Project 2: Mouse Tracking


Zak Andree, James Darpinian, Michael Terkowitz

Introduction

For our second project we have decided to do a mapping task using the ER1 robot platform. We plan to use optical mice instead of wheel encoders to sense the position of the robot more accurately.

Shameless Citations

Rodney Brooks states in "Achieving artificial intelligence through building robots" that robots should work in the real world instead of toy worlds. Our robot will work in real life environments. "The Polly System" by Ian Horswell describes how Polly navigates an office environment with a predefined map. Our robot will attempt to construct a map instead of using a predefined one. Unlike in "Experiments in Automatic Flock Control" we will not use ridiculous equations to define the motions of our robot.

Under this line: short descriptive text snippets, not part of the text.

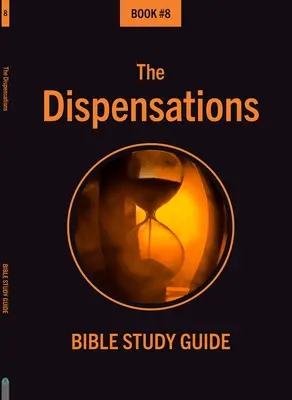 Les Dispensations - The Dispensations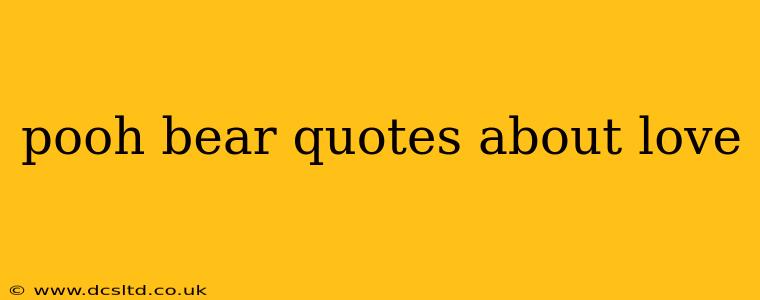 pooh bear quotes about love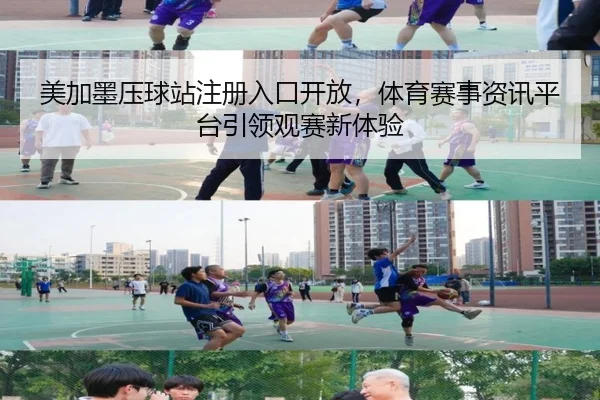 美加墨压球站注册入口开放，体育赛事资讯平台引领观赛新体验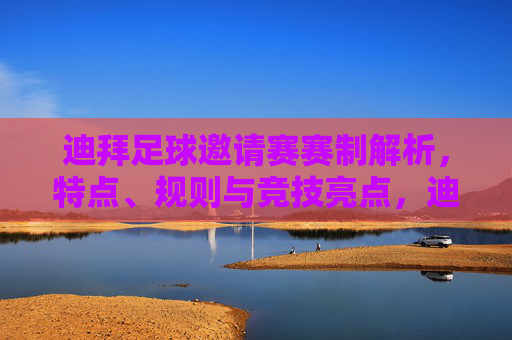 迪拜足球邀请赛赛制解析,特点、规则与竞技亮点,迪拜足球邀请赛赛制解析,特点、规则与竞技亮点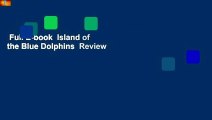 Full E-book  Island of the Blue Dolphins  Review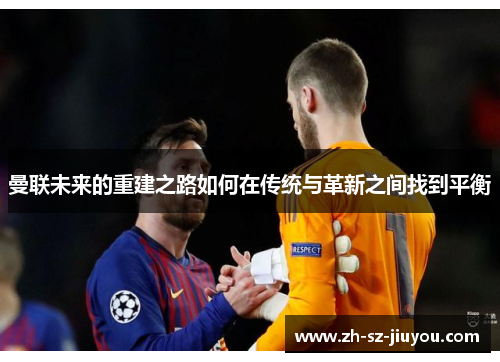 曼联未来的重建之路如何在传统与革新之间找到平衡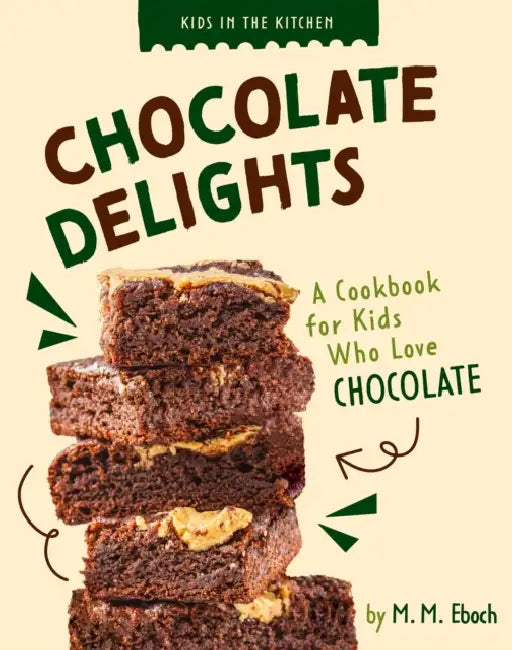 Chocolate Delights: A Cookbook for Kids Who Love Chocolate by M. M. Eboch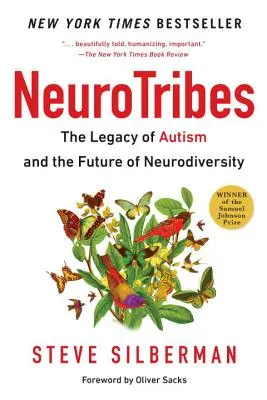 Neurotriburile: Moștenirea autismului și viitorul neurodiversității - Neurotribes: The Legacy of Autism and the Future of Neurodiversity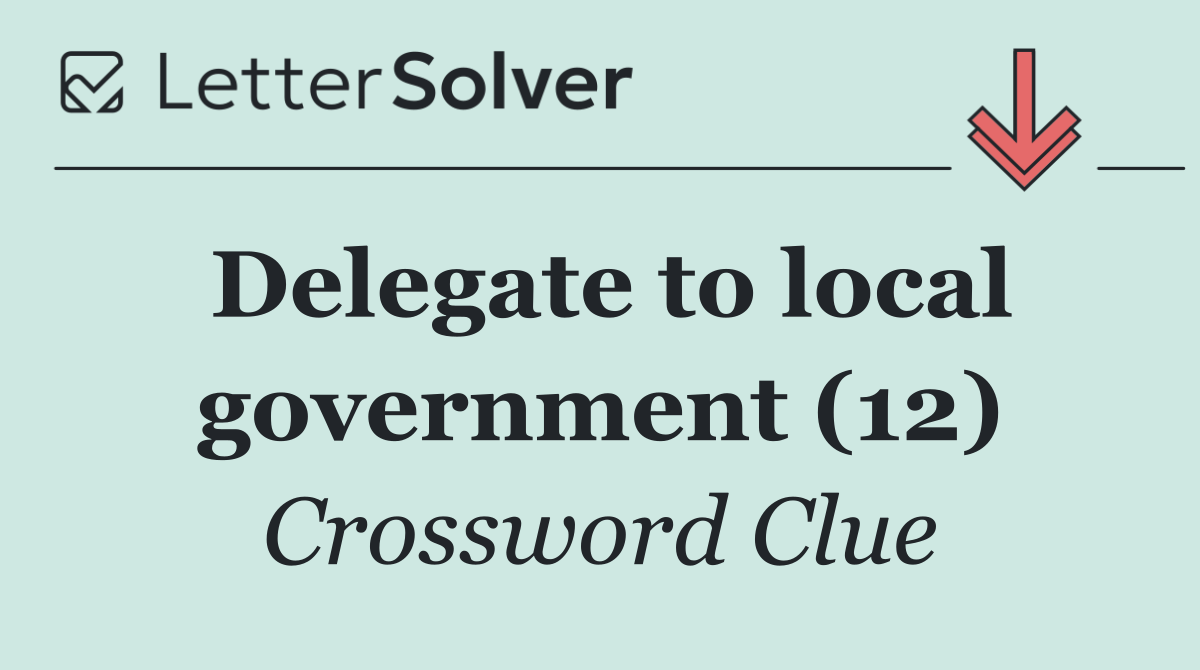 Delegate to local government (12)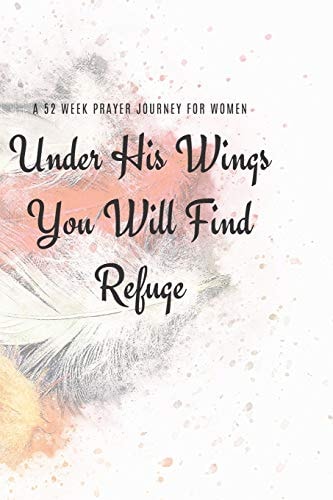 Under His Wings You Will FInd Refuge A 52 Week Prayer Journey for Women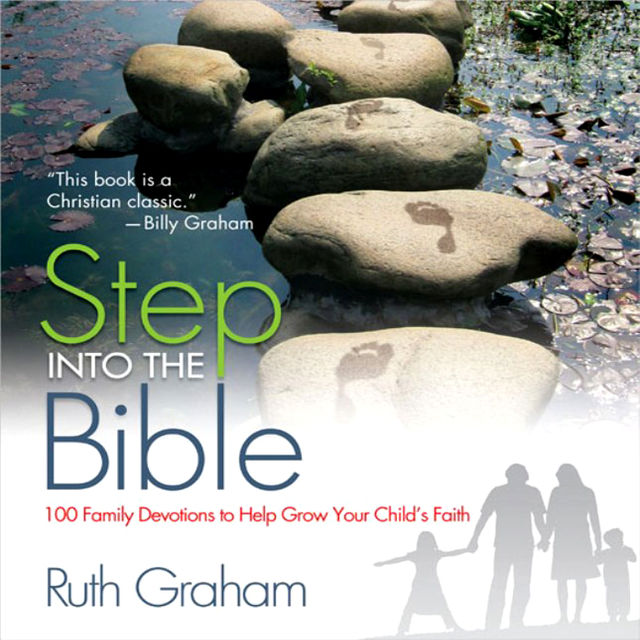 Step into the Bible, Ruth Graham
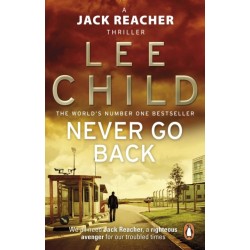 Never Go Back: (Jack Reacher 18)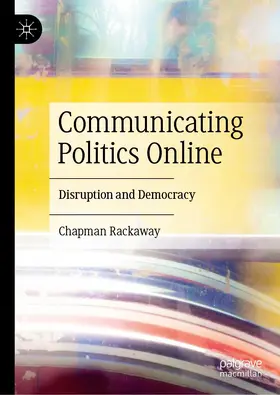 Rackaway | Communicating Politics Online | Buch | 978-3-031-24055-3 | www2.sack.de
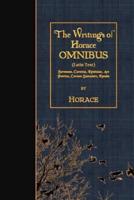 The Writings of Horace OMNIBUS (Latin Text)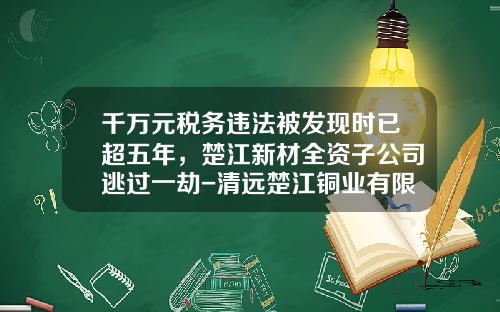 千万元税务违法被发现时已超五年，楚江新材全资子公司逃过一劫-清远楚江铜业有限公司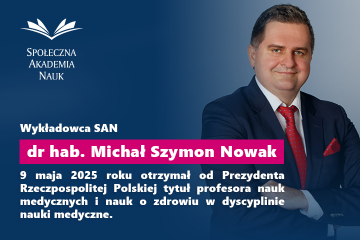 dr hab. Michał Szymon Nowak otrzymał tytuł Profesora Nauk Medycznych i Nauk o Zdrowiu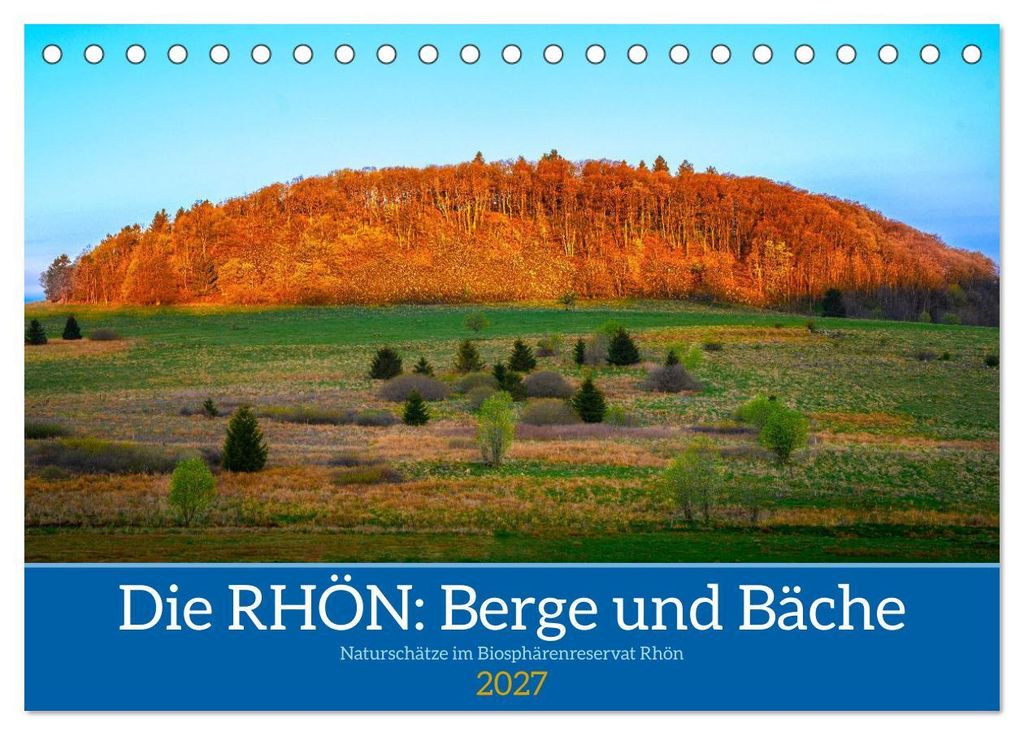 Die RHÖN: Faszinierende Berge und lebendige Bäche (Tischkalender 2027 DIN A5 quer), CALVENDO Monatskalender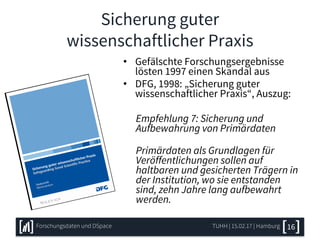 Sicherung guter
wissenschaftlicher Praxis
• Gefälschte Forschungsergebnisse
lösten 1997 einen Skandal aus
• DFG, 1998: „Sicherung guter
wissenschaftlicher Praxis“, Auszug:
Empfehlung 7: Sicherung und
Aufbewahrung von Primärdaten
Primärdaten als Grundlagen für
Veröffentlichungen sollen auf
haltbaren und gesicherten Trägern in
der Institution, wo sie entstanden
sind, zehn Jahre lang aufbewahrt
werden.
TUHH | 15.02.17 | HamburgForschungsdaten und DSpace 16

Dervish was much like Polly in that it needed a predefined map, which our robot will not. We considered using Monte Carlo localization but we hope that the mice will provide accurate enough tracking so that a probabalistic approach is unnecessary. "Probabalistic Robot Navigation in Partially Observable Environments" uses Markov models, which are probabalistic, unlike our approach to robot localization. The paper "Exemplar-based Primitives for Humanoid Movement Classification and Control" is completely unrelated to our robot in any way.

Progress

We have obtained two USB optical mice to use in tracking the robot's motion. We plan to use DirectInput to get input from both mice at once. We also have some C++ code derived from the ER1 sample code using their API. This code successfully drives the robot forward for 5 seconds. There is also sample code which can read the sensors. It should be easy to combine the sensor code to make a robot which drives forward avoiding obstacles.